Fortune style was an upscale and
intelligent upgrade of the older and more middle-class Time.
The result was a product that matched Luce's vision of business
itself, an activity he called
"the distinctive expression of the
American genius"
Henry wanted to bring entrepreneurs out of their back offices, give
them an identity, and make them accountable to the public.
In those
first months after the crash, most people expected economic recovery.

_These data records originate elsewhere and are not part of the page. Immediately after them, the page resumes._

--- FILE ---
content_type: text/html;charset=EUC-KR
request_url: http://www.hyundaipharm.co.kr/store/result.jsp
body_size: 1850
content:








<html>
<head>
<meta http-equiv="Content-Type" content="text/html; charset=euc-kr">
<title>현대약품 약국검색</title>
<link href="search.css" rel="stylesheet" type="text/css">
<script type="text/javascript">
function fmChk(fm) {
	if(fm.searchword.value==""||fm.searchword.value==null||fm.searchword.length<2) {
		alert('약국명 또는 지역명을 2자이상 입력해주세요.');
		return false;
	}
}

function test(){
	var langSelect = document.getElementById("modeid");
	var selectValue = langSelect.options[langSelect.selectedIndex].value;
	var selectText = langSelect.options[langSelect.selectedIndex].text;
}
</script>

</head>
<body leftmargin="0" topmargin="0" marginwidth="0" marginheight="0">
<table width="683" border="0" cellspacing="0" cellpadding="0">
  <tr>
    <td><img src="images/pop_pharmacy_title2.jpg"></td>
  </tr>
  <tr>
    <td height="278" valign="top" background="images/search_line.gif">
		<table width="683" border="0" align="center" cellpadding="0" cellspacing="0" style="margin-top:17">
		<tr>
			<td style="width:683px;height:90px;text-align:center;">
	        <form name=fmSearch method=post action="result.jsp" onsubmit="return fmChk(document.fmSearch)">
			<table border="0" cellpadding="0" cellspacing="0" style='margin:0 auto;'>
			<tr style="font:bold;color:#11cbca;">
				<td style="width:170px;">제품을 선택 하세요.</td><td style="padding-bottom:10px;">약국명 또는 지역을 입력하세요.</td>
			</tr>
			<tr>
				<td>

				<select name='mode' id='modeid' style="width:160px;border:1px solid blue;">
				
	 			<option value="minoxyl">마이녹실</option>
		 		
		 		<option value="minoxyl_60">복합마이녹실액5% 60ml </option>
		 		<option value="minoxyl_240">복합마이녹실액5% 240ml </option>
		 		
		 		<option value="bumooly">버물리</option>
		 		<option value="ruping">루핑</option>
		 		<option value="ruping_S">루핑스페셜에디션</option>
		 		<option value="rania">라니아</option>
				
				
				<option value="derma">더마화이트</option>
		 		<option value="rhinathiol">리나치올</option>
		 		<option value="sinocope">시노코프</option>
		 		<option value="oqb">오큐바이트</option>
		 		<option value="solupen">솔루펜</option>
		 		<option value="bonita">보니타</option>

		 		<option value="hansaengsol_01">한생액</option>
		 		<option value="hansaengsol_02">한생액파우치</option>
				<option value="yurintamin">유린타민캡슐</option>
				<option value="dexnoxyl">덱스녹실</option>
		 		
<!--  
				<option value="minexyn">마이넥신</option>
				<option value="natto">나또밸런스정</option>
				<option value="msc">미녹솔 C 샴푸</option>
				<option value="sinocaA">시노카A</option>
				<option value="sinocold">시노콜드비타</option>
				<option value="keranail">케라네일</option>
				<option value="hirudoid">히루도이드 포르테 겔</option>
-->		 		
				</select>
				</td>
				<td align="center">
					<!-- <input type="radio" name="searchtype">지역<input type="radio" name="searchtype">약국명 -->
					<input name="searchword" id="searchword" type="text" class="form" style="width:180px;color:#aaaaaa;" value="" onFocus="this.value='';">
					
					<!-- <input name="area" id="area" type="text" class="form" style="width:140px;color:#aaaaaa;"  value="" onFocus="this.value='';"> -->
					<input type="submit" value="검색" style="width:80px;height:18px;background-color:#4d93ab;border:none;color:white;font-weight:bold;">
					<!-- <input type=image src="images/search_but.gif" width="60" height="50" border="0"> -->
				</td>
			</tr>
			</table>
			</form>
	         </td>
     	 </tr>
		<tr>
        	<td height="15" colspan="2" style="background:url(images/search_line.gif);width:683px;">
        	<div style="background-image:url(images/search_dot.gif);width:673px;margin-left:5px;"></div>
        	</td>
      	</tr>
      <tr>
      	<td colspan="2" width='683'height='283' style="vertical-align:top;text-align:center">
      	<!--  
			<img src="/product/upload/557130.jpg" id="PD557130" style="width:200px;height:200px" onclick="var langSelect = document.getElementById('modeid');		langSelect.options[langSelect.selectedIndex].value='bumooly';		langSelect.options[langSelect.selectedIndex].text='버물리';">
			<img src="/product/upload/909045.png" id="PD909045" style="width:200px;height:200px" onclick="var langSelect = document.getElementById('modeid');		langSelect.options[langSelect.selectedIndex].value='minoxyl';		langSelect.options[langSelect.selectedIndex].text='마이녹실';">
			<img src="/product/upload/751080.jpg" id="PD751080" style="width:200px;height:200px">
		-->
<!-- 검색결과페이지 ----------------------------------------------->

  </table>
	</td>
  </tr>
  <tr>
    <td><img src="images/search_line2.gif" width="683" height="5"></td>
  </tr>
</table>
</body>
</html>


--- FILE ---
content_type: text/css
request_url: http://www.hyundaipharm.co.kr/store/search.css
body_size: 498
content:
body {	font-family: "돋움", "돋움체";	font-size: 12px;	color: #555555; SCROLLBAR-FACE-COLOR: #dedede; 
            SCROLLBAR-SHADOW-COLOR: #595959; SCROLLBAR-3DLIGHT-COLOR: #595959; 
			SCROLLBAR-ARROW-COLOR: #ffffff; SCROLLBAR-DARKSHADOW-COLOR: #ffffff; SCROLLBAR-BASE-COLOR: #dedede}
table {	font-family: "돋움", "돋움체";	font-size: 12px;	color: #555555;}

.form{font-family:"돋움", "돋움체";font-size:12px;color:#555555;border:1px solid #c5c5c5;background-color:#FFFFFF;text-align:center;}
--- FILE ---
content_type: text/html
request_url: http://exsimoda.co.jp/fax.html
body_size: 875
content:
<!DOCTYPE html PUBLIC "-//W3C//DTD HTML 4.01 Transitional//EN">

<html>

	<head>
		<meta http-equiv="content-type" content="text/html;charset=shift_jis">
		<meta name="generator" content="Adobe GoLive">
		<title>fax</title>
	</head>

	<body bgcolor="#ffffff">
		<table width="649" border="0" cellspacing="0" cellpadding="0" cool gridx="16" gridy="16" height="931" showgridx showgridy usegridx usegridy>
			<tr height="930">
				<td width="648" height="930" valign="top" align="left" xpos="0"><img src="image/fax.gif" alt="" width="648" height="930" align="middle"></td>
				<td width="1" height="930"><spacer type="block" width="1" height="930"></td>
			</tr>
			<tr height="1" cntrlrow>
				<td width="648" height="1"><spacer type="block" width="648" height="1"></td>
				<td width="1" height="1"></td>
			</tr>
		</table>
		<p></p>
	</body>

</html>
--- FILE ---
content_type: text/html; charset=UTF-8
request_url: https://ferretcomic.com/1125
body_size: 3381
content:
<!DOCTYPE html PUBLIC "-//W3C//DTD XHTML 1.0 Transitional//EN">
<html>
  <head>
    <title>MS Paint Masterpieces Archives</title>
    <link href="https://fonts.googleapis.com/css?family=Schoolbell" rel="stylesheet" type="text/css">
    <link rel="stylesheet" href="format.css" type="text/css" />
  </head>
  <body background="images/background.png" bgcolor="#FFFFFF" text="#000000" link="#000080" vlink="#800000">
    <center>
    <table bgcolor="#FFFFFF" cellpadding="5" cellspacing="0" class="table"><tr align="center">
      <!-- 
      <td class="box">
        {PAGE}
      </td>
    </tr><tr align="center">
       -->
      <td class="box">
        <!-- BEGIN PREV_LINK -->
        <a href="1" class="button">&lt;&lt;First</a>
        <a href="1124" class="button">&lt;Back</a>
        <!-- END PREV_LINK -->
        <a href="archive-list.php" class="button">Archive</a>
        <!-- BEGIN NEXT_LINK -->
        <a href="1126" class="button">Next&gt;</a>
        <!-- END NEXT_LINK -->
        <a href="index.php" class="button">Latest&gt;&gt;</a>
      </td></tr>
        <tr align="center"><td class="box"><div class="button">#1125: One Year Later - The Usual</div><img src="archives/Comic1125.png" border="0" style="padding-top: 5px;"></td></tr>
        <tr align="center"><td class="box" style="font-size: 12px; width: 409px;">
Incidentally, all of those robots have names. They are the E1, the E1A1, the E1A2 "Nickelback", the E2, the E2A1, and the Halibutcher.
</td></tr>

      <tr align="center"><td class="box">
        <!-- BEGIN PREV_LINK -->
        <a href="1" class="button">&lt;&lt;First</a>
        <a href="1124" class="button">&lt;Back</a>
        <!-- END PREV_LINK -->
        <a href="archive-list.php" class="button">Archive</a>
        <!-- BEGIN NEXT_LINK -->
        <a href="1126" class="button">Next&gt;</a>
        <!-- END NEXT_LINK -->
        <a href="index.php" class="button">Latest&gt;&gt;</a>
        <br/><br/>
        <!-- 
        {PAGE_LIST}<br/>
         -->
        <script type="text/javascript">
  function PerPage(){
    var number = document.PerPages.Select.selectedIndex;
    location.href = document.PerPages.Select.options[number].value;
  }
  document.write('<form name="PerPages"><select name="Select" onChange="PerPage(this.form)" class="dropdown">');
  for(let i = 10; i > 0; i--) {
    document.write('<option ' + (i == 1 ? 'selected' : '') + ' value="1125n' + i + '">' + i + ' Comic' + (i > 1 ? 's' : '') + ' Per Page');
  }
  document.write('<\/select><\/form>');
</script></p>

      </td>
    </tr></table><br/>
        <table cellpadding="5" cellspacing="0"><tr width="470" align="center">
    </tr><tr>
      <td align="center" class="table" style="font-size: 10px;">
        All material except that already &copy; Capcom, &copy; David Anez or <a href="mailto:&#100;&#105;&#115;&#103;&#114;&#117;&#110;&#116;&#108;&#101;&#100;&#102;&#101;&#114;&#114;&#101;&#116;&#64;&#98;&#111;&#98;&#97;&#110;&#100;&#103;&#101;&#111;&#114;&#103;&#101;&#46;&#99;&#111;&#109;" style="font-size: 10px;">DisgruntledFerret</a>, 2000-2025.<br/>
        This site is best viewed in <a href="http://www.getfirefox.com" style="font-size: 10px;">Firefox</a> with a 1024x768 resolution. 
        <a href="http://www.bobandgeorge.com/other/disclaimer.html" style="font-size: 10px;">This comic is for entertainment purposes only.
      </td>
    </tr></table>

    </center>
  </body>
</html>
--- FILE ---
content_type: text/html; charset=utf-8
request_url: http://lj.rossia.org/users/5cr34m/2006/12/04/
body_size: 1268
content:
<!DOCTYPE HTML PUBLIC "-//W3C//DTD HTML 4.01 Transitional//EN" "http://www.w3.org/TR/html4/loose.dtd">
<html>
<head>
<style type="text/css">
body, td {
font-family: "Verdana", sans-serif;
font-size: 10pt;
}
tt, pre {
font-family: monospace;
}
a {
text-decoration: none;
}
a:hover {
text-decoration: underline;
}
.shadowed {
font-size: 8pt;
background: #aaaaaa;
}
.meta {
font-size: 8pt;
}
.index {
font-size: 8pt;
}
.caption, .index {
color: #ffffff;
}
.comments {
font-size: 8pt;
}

But when no recovery came and the decade
wore on, Luce turned the
attention of Fortune to a tempered brand of muckraking. It exposed
the munitions industry without
losing advertisers. It published
pieces which alternately criticized both Hoover and Roosevelt.
And
though the tone of its columns had a socialist twinge, Fortune
presented a disturbing picture of communist Russia in
March of 1932 while
praising Italian fascism in July of 1934. Fortune seemed to have a
magical ability to be seen as both a
challenge to business and a
boon, to keep its integrity while throwing its hat into the
political ring. This balance yielded
consistent and respectable
profits, and in 1937 the magazine netted close to half a million
dollars with a circulation of 460,000.
By decade's end Fortune
had become required reading on Wall Street.